Work instructions:
Copy out the data exactly, leaving the pictures behind.

(Stored data entries)
☆ ☆ ☆ ☆ ☆

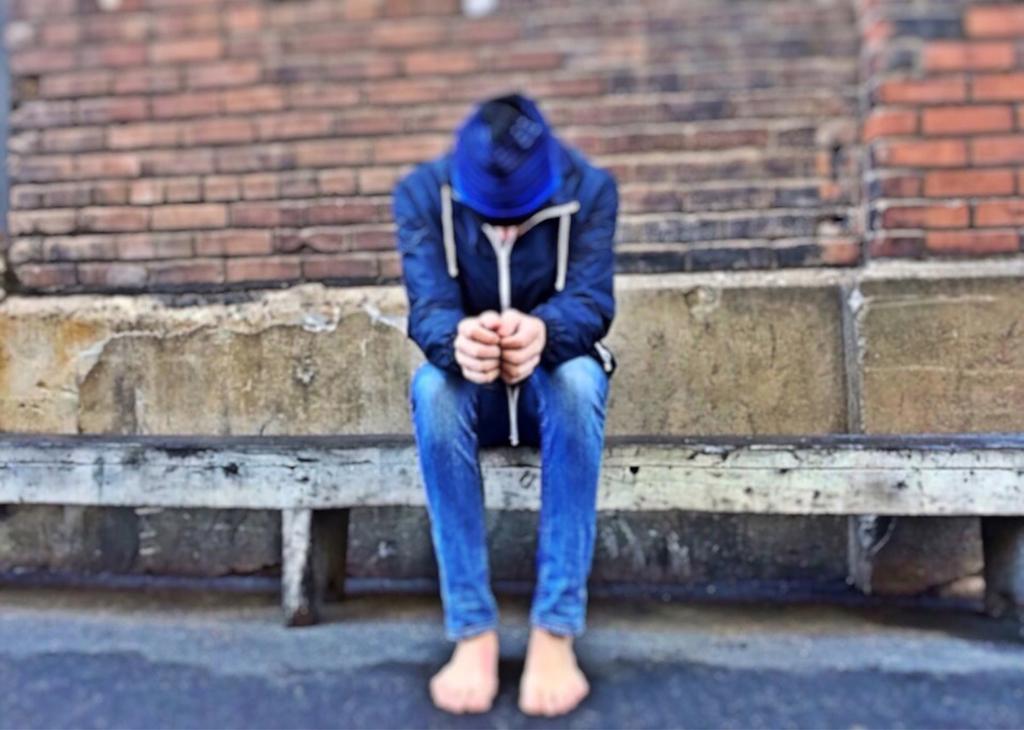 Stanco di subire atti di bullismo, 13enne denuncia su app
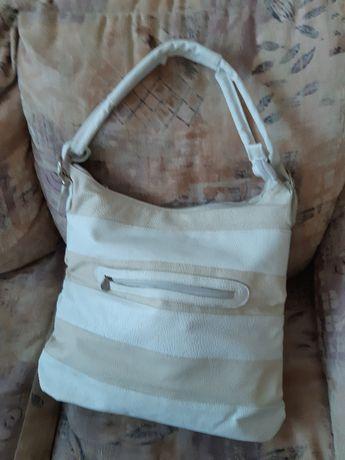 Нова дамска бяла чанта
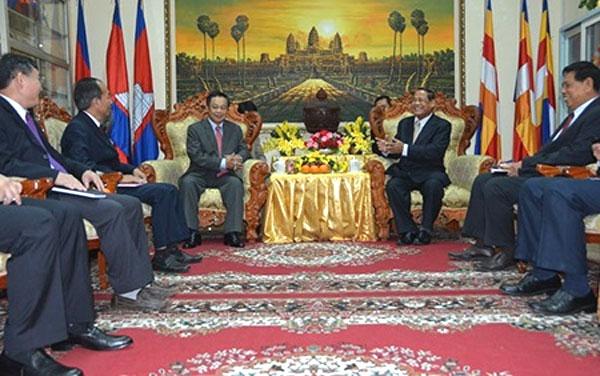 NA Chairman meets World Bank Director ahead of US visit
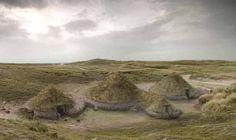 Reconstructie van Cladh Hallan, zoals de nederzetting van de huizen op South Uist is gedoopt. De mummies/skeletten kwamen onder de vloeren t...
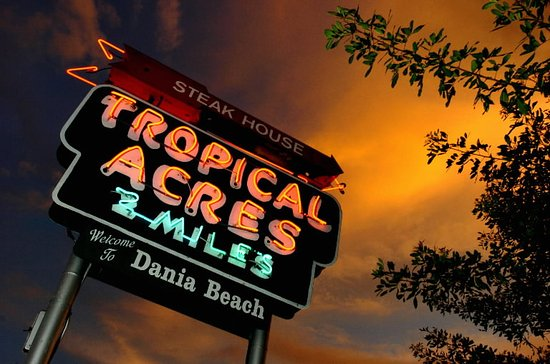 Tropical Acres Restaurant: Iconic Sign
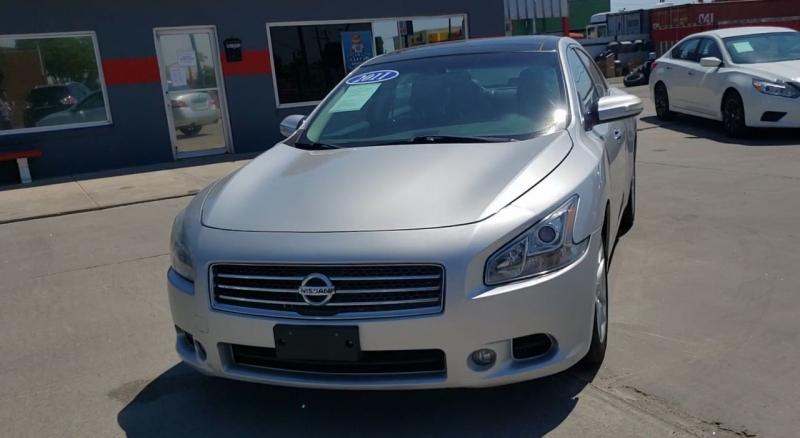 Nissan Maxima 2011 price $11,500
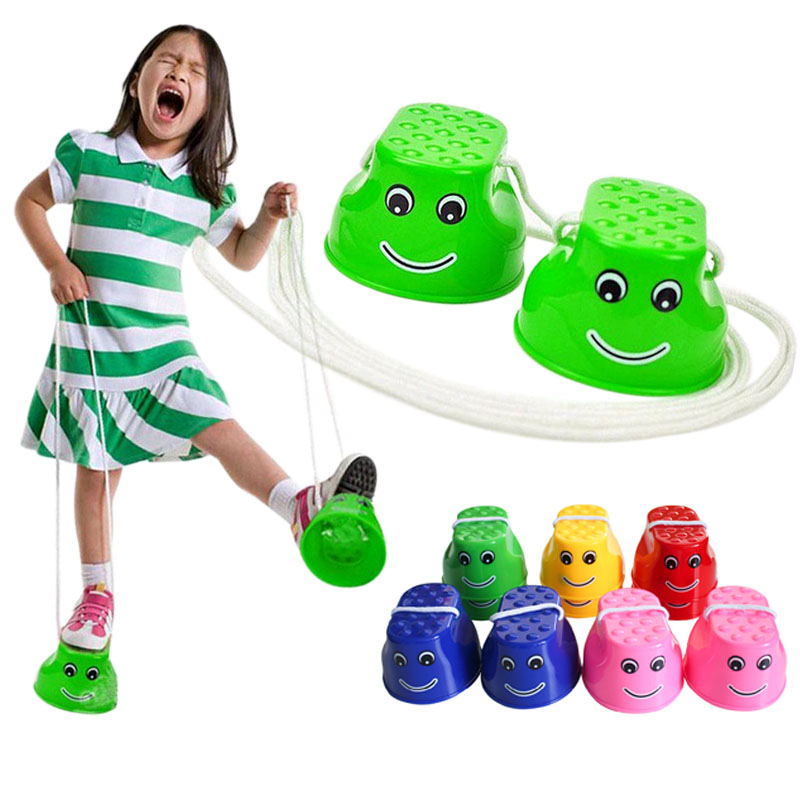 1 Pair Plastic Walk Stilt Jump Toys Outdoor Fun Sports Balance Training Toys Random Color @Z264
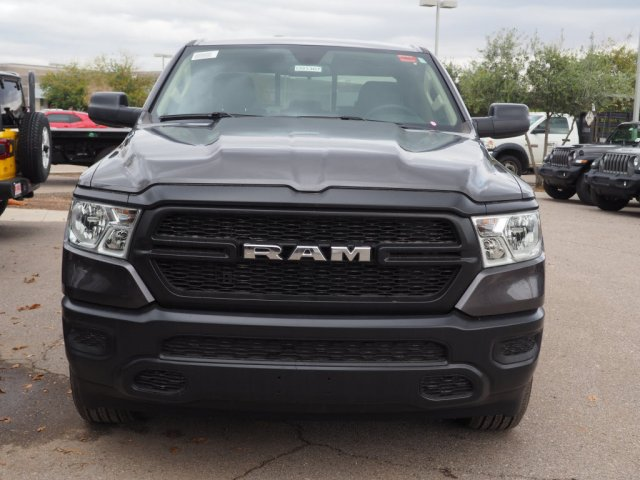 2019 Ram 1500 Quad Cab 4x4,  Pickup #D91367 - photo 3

☆ ☆ ☆ ☆ ☆

Result of the exercise:
 Stanco di subire atti di bullismo, 13enne denuncia su app
 Нова дамска бяла чанта
 NA Chairman meets World Bank Director ahead of US visit
 Reconstructie van Cladh Hallan, zoals de nederzetting van de huizen op South Uist is gedoopt. De mummies/skeletten kwamen onder de vloeren t...
 Tropical Acres Restaurant: Iconic Sign
 Nissan Maxima 2011 price $11,500
 1 Pair Plastic Walk Stilt Jump Toys Outdoor Fun Sports Balance Training Toys Random Color @Z264
 2019 Ram 1500 Quad Cab 4x4,  Pickup #D91367 - photo 3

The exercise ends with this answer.